Sujay Banerjee
Masters Student in Bioengineering, admitted Autumn 2025
Bio
Sujay Banerjee is a Master’s student in Bioengineering at Stanford University, where he works in Dr. Russ Altman’s lab on deep learning models for therapeutic binding affinity prediction.
Before Stanford, Sujay graduated summa cum laude from Middlebury College with a double major in Molecular Biology & Biochemistry and Computer Science. His undergraduate honors thesis introduced BASILISC, a transformer-based framework for structural variant analysis in genome sequencing, combining self-supervised learning with image-based genomic representations. He has conducted research at Harvard Medical School and Mass General Brigham on predictive modeling in endocrinology.

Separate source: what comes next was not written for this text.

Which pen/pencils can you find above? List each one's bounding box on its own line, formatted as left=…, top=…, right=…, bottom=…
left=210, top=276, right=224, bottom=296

Sujay is passionate about bridging biology, computation, and medicine to advance personalized healthcare, and is specifically interested in AI-driven biotechnology.
Education & Certifications
-
Master of Science, Stanford University, Bioengineering (2026)
-
Bachelor of Arts, Middlebury College, Computer Science and Molecular Biology/Biochemistry (2025)
Research Interests
-
Data Sciences
-
Research Methods
Current Research and Scholarly Interests
My research integrates bioengineering, computational biology, and artificial intelligence to advance precision medicine and therapeutic design. I am currently a Master’s student in Bioengineering at Stanford University, working in Dr. Russ Altman’s lab on deep learning models that predict therapeutic binding affinities for G protein–coupled receptors. This framework aims to improve our understanding of molecular recognition and inform drug discovery for GPCR-related diseases.
Previously, I conducted research at Harvard Medical School and Mass General Brigham under Dr. Alexander Turchin, developing AI models for longitudinal analysis of electronic health records to identify temporal patterns predictive of adverse outcomes in diabetes patients. This work emphasized the translational potential of machine learning in improving clinical decision-making and early risk detection.
As an undergraduate at Middlebury College, I completed an honors thesis titled “Self-Supervised Learning with Masked Images for Structural Variant Analysis in Short-Read Genome Sequencing.” In this project, I created BASILISC (BEiT-based Analysis with Self-supervised Image Learning In Structural variant Classification), a transformer-based framework that applied masked image modeling and discrete variational autoencoders to classify structural variants from genomic pileup images. BASILISC demonstrated how large-scale unlabeled sequencing data can train self-supervised models that generalize across variant types, improving the detection of clinically relevant genomic alterations.
Across these projects, my overarching goal is to bridge computational modeling with biological and clinical data to create scalable tools for understanding and treating disease. My broader interests include AI-driven drug discovery, computational genomics, systems pharmacology, and bioengineering approaches to personalized medicine. I am particularly motivated by how machine learning can enhance our ability to model complex biological systems—from DNA and protein structure to patient-level health outcomes—and ultimately translate these insights into therapies that improve human health.